- [THINGS TO DO]:
1. Which sentence-transformer model does the search code load?
2. Repeat the search code word for word, starting at "# Very rich" and ending at "rich_text = ' | '.join(filter(None, parts))".

- [SOURCE EXTRACT]:
--- begin ---

In [22]:
import os
import json
import numpy as np
from sentence_transformers import SentenceTransformer
import faiss

# ========================== LOAD MODEL ==========================
model = SentenceTransformer('all-MiniLM-L6-v2')

# ========================== LOAD MOVIES ==========================
folder_path = '../data/Docs'
movies = []
texts = []

for fn in os.listdir(folder_path):
    if fn.endswith('.json'):
        path = os.path.join(folder_path, fn)
        with open(path, 'r', encoding='utf-8') as f:
            data = json.load(f)
            movies.append(data)

            # Very rich text so the embedding knows everything
            parts = [
                data.get('Title', ''),
                data.get('Overview', ''),
                data.get('Director', ''),
                data.get('Genres', '').replace(',', ' '),
                data.get('Tagline', ''),
                data.get('Release_Date', '')[:4],
                data.get('Cast', '').replace(',', ' '),
                data.get('clean_text', '')
            ]
            rich_text = ' | '.join(filter(None, parts))
            texts.append(rich_text)

print(f"Loaded {len(movies)} movies")

embeddings = model.encode(texts, normalize_embeddings=True, show_progress_bar=True)
dimension = embeddings.shape[1]

index = faiss.IndexFlatIP(dimension)      # cosine similarity
index.add(embeddings.astype(np.float32))


# ========================== FINAL SMART SEARCH ==========================
def smart_search(query: str, top_k: int = 10):
    q = query.lower().strip()
    words = q.split()

    # 1. Extract year if present
    query_year = None
    for w in words:
        if w.isdigit() and 1900 <= int(w) <= 2100:
            query_year = int(w)

--- end ---

[Spatial questions linked to pictures]
--- begin ---

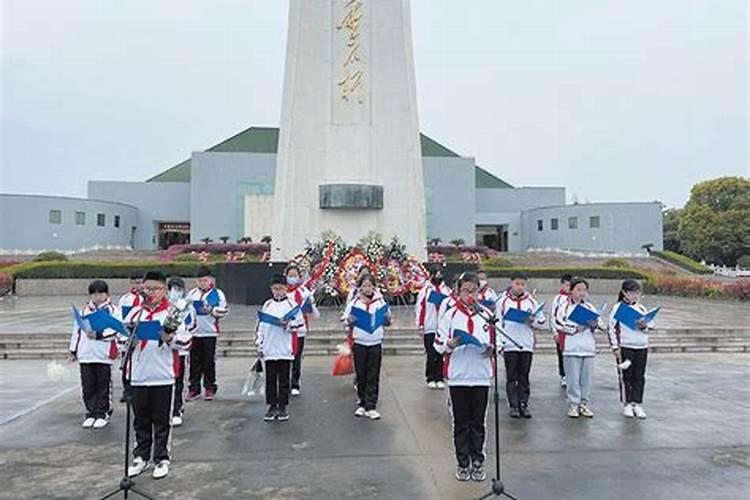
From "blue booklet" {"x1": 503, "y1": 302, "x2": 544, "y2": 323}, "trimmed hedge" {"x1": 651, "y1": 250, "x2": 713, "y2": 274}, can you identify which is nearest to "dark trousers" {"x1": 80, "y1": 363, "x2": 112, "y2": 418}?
"blue booklet" {"x1": 503, "y1": 302, "x2": 544, "y2": 323}

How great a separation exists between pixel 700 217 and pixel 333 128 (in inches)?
1772

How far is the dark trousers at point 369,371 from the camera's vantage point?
277 inches

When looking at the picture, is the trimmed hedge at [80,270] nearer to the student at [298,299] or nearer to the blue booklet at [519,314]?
the student at [298,299]

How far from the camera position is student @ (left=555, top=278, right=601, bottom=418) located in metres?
6.91

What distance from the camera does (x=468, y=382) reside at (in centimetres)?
511

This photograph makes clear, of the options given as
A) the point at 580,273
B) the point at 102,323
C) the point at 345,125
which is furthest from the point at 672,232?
the point at 102,323

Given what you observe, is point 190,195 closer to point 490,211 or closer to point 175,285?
point 490,211

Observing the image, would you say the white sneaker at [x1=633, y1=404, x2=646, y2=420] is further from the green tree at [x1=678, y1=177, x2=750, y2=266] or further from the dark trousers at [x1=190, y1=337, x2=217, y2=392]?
the green tree at [x1=678, y1=177, x2=750, y2=266]

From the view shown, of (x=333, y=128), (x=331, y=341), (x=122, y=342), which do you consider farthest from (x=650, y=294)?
(x=122, y=342)

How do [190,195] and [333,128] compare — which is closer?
[333,128]

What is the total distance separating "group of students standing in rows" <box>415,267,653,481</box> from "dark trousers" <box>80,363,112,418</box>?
3683 millimetres

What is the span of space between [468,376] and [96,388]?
419cm

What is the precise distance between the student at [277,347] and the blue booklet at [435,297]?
2.22 metres

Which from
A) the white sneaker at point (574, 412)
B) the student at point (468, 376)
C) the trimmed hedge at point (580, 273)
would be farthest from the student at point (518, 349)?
the trimmed hedge at point (580, 273)
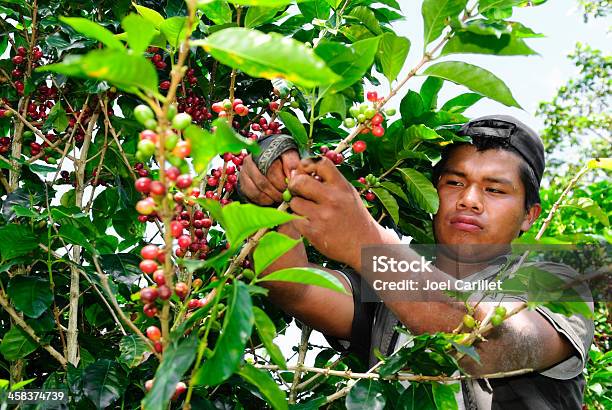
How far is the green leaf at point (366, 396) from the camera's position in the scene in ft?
5.25

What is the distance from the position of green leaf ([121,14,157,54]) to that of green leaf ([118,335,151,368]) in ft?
2.74

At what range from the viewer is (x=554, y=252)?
5.68 feet

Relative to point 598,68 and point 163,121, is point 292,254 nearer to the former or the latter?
point 163,121

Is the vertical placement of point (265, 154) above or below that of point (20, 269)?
above

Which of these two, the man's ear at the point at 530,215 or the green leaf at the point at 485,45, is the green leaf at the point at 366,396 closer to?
the green leaf at the point at 485,45

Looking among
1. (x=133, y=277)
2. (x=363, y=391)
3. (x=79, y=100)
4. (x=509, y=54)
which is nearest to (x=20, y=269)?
(x=133, y=277)

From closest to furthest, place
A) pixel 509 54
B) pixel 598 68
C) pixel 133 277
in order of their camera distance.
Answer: pixel 509 54
pixel 133 277
pixel 598 68

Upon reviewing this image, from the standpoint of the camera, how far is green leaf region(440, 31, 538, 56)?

--- end ---

- [OUTPUTS IN ORDER]:
1. all-MiniLM-L6-v2

2.
# Very rich text so the embedding knows everything
            parts = [
                data.get('Title', ''),
                data.get('Overview', ''),
                data.get('Director', ''),
                data.get('Genres', '').replace(',', ' '),
                data.get('Tagline', ''),
                data.get('Release_Date', '')[:4],
                data.get('Cast', '').replace(',', ' '),
                data.get('clean_text', '')
            ]
            rich_text = ' | '.join(filter(None, parts))